ABSTRACT

It is clear that the reforms described in the previous chapter do not do what it was said they would during debate that preceded their introduction. Rather than individual ownership or private property, the most common outcome has been a shift towards state property, quite the opposite to what was suggested. The significance of this should not be understated; it calls into question the very rationale for introducing the reforms. There is, however, no reason to believe that this was the result of a deliberate deception, that debate about communal and individual ownership was manufactured to conceal some ulterior motive. Whatever their flaws, these reforms do not share with the 19th-century reforms to indigenous land in the United States and New Zealand the aim of divesting Aboriginal people of their land. Indeed, one consequence of the reforms is that governments are now paying far more rent on Aboriginal land. The Australian reforms walk different ground, and raise different issues. To consider those issues, this chapter continues the practice of distinguishing between categories of infrastructure. Section 7.2 considers the reforms as they affect residential housing, the houses that Aboriginal community residents live in. Residential housing has been a focus of reform efforts across Australia, and these reforms have an immediate and direct impact on community residents. They are considered here in some detail.

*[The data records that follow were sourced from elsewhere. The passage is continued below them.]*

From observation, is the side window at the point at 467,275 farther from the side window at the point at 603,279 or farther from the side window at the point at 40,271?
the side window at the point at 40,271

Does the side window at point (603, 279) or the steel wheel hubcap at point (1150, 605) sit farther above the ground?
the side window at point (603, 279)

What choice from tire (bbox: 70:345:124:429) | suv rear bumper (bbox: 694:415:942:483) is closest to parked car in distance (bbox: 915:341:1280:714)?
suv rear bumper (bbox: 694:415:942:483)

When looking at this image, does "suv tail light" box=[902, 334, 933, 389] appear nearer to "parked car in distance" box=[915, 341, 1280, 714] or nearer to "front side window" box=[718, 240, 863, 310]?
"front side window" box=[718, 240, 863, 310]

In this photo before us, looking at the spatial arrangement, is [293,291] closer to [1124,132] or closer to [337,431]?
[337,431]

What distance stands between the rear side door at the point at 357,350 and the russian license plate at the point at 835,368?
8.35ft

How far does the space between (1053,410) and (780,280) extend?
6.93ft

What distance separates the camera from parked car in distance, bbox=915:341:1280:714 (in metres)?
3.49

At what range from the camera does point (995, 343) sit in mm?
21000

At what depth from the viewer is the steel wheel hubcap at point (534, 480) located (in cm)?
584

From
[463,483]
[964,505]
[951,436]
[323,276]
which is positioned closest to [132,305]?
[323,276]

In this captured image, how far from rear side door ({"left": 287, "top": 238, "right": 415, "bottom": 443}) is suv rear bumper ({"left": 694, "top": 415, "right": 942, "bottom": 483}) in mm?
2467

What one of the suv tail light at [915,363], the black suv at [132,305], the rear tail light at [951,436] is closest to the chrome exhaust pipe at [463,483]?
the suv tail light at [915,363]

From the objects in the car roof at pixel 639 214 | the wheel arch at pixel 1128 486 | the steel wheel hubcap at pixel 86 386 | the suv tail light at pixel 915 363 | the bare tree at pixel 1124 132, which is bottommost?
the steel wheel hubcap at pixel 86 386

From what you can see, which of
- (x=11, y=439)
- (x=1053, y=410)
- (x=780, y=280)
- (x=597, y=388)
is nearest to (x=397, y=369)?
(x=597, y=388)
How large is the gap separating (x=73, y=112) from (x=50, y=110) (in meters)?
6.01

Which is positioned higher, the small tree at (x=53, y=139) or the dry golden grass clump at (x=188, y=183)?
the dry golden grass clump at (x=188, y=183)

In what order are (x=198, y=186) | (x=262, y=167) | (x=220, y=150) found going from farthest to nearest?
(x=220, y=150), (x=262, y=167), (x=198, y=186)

Section 7.3 considers the reforms to infrastructure beyond residential housing – the offices, staff housing and purpose-built infrastructure occupied by service providers and enterprises. The two most significant developments here have been the introduction of rent and the altering of relationships around land use. In this context, this chapter also clarifies what the reforms do not do. For the most part, they have not led to the creation of ‘land markets’ and their economic impact is not only more contained than was predicted during debate about land reform, it is also very different. In the Northern Territory, rather than land reform paving the way for investors to establish enterprises more easily, it has given landowners the licence to exploit their position for commercial ends. This is

not the economic transformation that was sometimes suggested. It is nevertheless a significant development with several consequences, not all of which are positive. At several points the chapter compares the Northern Territory reforms with the allotment of Indigenous land in Queensland. While the amendments to enable allotment have not yet been used, the contrast between the two sets of reforms helps clarify what is particular about each.